At first it's just to flee Southie's oppressive insularity. On nocturnal sojourns, an insomniac MacDonald stumbles upon a burgeoning scene, a little slice of unfolding rock history. Escaping the increasingly corrosive violence of his 'hood, he comes to embrace the cathartic violence of punk—he sneaks into shows by the Clash, the Sex Pistols, the Slits, Mission of Burma, Gang of Four, the Cramps, the Ramones, the Specials, the Buzzcocks—all in their prime. Reminiscing in Brooklyn more than 20 years later, MacDonald waggles a chicken tender like it’s an extension of his finger: "So many people assume with these musical subcultures that it's about finding a place where you belong. But for me it was about finding a place where I didn't have to belong." It was the first time in his life that it was OK to be weird. And what's weirder than having young siblings who keep dieing?

Sedated: Music by bands like the Ramones offered MacDonald an escape from Southie

Music by bands like the Ramones offered MacDonald an escape from Southie

His sister Kathy falls off a roof under mysterious circumstances in 1981. She goes into a coma, hovering between life and death for months, ultimately emerging with brain damage. But the worst is yet to come: three years later, one of MacDonald's older brothers is killed in a botched bank heist, and eight months after that another is found dead, hung in his jail cell. When MacDonald deigns to go to school during this period, a teacher tells him to pull himself up by his bootstraps. "Then he carried on about hard work and struggle," he writes. "I was confused, because the last few months had felt like nothing but hard work and struggle."

Twenty-five years later he is no longer confused, just angry. MacDonald, who after years working as a community organizer looks far more like a cop than a punk rocker, says that "By focusing on making kids 'pull themselves up by their bootstraps,' we adults get to sidestep the social-justice issues that are involved here. We don't have to deal with the fact that these kids are growing up in a messed-up world. I'm talking across class—from Southie to Columbine." MacDonald has tried to sidestep nothing. Before writing "All Souls," he helped start Boston's gun-buyback program and toured the country counseling families like his.

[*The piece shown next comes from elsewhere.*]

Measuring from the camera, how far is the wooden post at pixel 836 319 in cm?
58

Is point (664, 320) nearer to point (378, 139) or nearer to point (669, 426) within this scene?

Alternately funny and heartbreaking, "Easter Rising" progresses in swift, conversational style. MacDonald copes the way all of Southie copes—by repressing. Eventually this takes a physical toll and he begins exhibiting classic symptoms of posttraumatic-stress disorder. He becomes a hypochondriac; he seeks succor in alcohol and speed. He runs from Southie, staying stretches at a time in Boston and then even further to New York. Eventually he scrapes enough money together to get to Europe. And with a bribe from his grandfather, he begrudgingly discovers his family's native Ireland where MacDonald receives a crash course in colonialization and class warfare that allows him to see Southie, and himself, through a new prism.

As a coming-of-age story, "Easter Rising" may not break new ground, but MacDonald is a compelling storyteller, cut from the same cloth as "Angela's Ashes" author Frank McCourt. His next book will likely be another "bottom-up history," he says, the fictionalized story of his Irish great-grandmother, who prepared bodies for wakes in a time of uprising and disease when there was much to keep her busy. But first he has to finish the screenplay for "All Souls," which will be directed by Ron Shelton ("Bull Durham"). "There's always more therapy to do; always more writing to do," he says, sounding very much like someone whose ancient trauma remains a constant companion. "It's catharsis. You go into the fire and you feel better when you come out of it."